NS Nappinai, a senior advocate who has extensive experience in Cyber laws raises three points of concern – i) the bill creates a regulatory authority called Data Protection Authority of India; ii) the bill talks about profiling on the basis of data; and iii) data of minors. Nappinai questioned the provisions of the PDPB which embodies the DPA with “god-like powers” when it comes to dealing with personal data and sensitive personal data. She also raised a concern with the terminology “profiling” used in the Bill which according to her should be replaced with “marketing” as “profiling” has security connotations and should absolutely not be allowed. Continuing in this vein Nappinai referred to two cases in the past in which minors have become unwitting contributors to the data gathering and the Bill has a convoluted manner of dealing with who can gather data of minors, for what purpose, and by whose permission.

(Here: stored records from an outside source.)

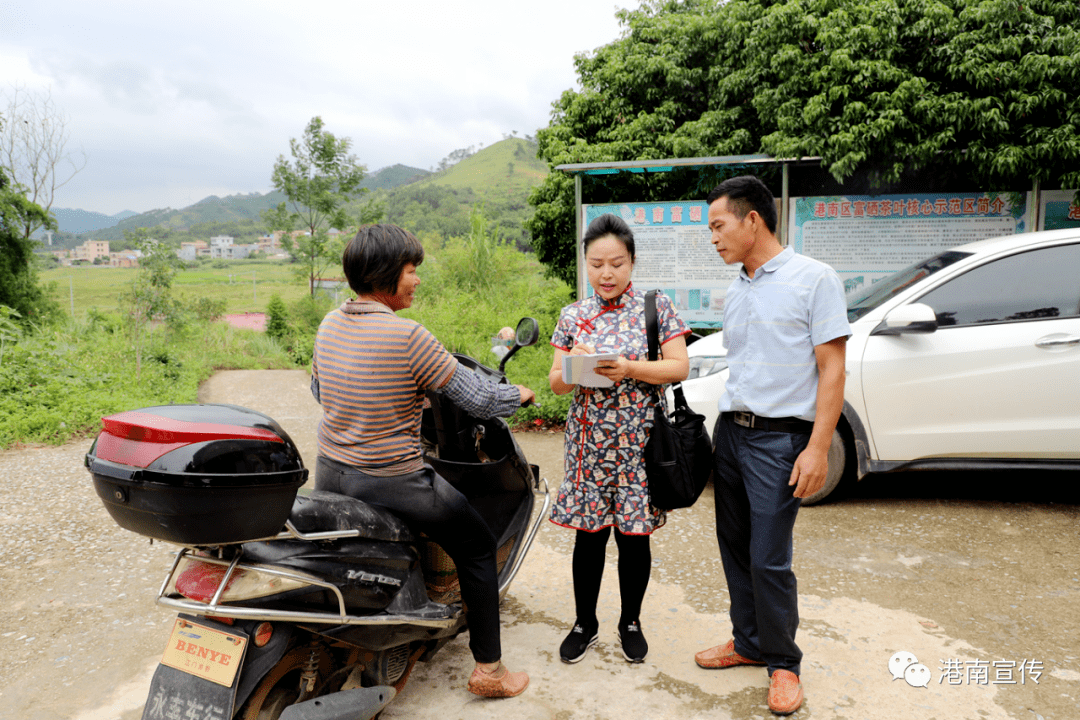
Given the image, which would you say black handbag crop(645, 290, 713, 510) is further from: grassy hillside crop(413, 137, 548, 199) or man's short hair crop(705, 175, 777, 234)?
grassy hillside crop(413, 137, 548, 199)

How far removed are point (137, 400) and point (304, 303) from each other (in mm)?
10172

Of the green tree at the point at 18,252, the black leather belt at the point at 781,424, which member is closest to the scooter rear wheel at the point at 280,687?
the black leather belt at the point at 781,424

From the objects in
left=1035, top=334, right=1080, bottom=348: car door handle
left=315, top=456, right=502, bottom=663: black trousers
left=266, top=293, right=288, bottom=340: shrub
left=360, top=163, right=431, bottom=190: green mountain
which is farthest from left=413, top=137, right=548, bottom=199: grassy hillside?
left=315, top=456, right=502, bottom=663: black trousers

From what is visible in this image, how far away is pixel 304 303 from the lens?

Meanwhile, Deepak M Sharma, Digital Officer with Kotak Mahindra Bank broke down how data is being looked at by the Fin-Tech Sector. He said “India is becoming data rich before becoming economically rich and hence this data presents a lot of opportunity.” “India still does not have a credit rating system for every Indian present in the economy and hence personal data is the only way a financial agency can judge when it comes to lending and repayment capacity,” he explained. He also suggested putting in place measures to centralise the KYC data of bank customers which would bring down transaction costs for businesses. He also raised the point that individuals are making the choice of convenience which raises the issue of open data versus privacy, so how does state regulate this choice? For example, those using taxi aggregator services like Ola and Uber are allowing these platforms to access and retain travel data as well as “personal data” as defined by the Bill for the convenience of service.

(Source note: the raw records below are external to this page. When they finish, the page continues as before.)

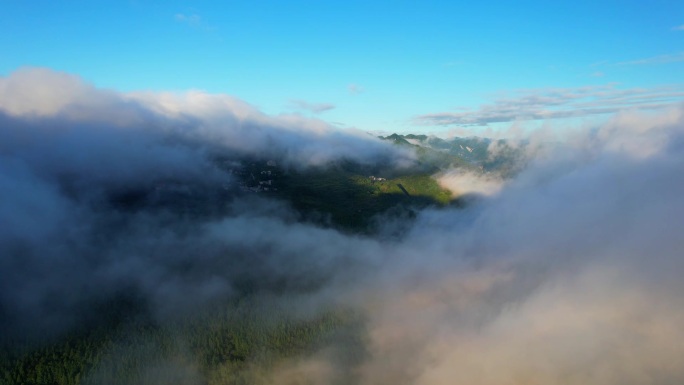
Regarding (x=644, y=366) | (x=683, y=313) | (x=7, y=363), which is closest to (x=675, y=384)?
(x=644, y=366)

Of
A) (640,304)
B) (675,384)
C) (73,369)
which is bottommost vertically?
(675,384)

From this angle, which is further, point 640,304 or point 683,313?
point 640,304

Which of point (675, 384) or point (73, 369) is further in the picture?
point (73, 369)

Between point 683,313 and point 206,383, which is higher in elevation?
point 683,313

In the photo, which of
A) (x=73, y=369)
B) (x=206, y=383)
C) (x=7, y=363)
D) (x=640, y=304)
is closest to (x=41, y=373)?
(x=73, y=369)

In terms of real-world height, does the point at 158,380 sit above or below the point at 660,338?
below

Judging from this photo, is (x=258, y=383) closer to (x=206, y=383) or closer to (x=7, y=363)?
(x=206, y=383)

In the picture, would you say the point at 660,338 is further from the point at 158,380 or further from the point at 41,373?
the point at 41,373
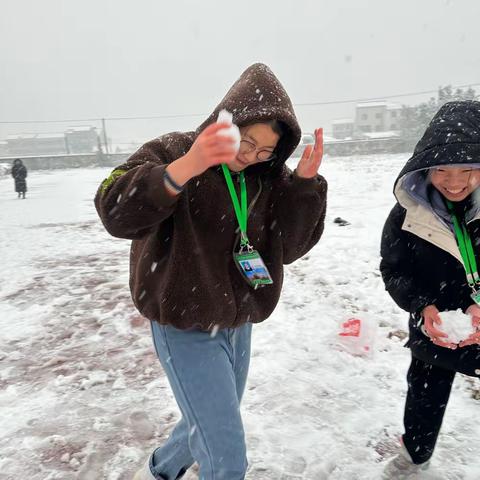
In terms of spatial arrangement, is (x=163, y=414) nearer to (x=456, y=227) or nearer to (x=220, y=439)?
(x=220, y=439)

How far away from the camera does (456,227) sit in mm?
1979

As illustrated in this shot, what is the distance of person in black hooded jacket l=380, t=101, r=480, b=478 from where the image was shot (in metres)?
1.88

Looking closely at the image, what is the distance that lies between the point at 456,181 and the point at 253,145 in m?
0.95

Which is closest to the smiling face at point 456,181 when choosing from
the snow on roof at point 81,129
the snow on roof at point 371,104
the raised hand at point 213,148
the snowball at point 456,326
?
the snowball at point 456,326

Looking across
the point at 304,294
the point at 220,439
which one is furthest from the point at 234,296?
the point at 304,294

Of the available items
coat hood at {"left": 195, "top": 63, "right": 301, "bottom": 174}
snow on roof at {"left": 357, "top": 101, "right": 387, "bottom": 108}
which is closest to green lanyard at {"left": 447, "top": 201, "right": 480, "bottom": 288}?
coat hood at {"left": 195, "top": 63, "right": 301, "bottom": 174}

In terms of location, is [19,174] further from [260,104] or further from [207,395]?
[207,395]

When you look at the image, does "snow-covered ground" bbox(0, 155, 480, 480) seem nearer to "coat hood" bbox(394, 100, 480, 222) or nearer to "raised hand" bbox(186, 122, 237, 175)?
"coat hood" bbox(394, 100, 480, 222)

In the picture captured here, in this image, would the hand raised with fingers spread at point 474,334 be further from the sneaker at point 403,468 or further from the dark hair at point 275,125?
the dark hair at point 275,125

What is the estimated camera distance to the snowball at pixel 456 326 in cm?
188

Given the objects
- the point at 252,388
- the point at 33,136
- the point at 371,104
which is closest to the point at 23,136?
the point at 33,136

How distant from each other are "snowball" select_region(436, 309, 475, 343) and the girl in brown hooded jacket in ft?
2.57

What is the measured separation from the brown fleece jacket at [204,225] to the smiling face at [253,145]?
0.05 metres

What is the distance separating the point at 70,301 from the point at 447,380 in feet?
14.6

Another voice representing Corporate India was Navin Surya, Chairman, Fintech Convergence Council. Surya pointed out that most conversations around privacy was regarding commercial exploitation of consumer data but consumers are embracing the digital economy despite formal control mechanisms being missing. He warned that there wasn’t enough conversation around protecting data from criminal activity. He also highlighted that most corporates are bearing the cost of data duplication and hence streamlining of data needs to be thought about in the PDPB.

But what about data and healthcare? Lokesh Manikonda, India head, Novartis Social Business provided a real-life example of how leprosy in India was making a comeback but was being diagnosed in later stages as dermatologists were unable to make a correct diagnosis in many cases. This was happening as the doctors were not familiar with the skin deteriorating patterns as the disease had been eradicated to a great extent over the past three decades across most Indian cities and hence data being generated from patients needed to be shared for the public good. He then raised the question that in a country which is still uneducated, how does the healthcare sector bring about data emancipation?

However, there was some consensus that “the Bill is in the right spirit” as articulated by Krishnanand Bhat, CISA, Nexdigm (SKP). Bhat argued since the law has come after data liberalisation, the country needs regulation and not monitoring. He said the Bill presented in Parliament is draconian when it comes to allowing law agencies complete access and also has grey areas such as the formation of the DPA, which are a cause for concern.

But, as is with new legislation, the Bill will continue to be a work in progress especially with the near future heralding the age of 5G and hence the law will need to change as the needs demand, concluded Rajyalakshmi Rao, National President of IACC who was the brain behind this powerful session on the PDPB.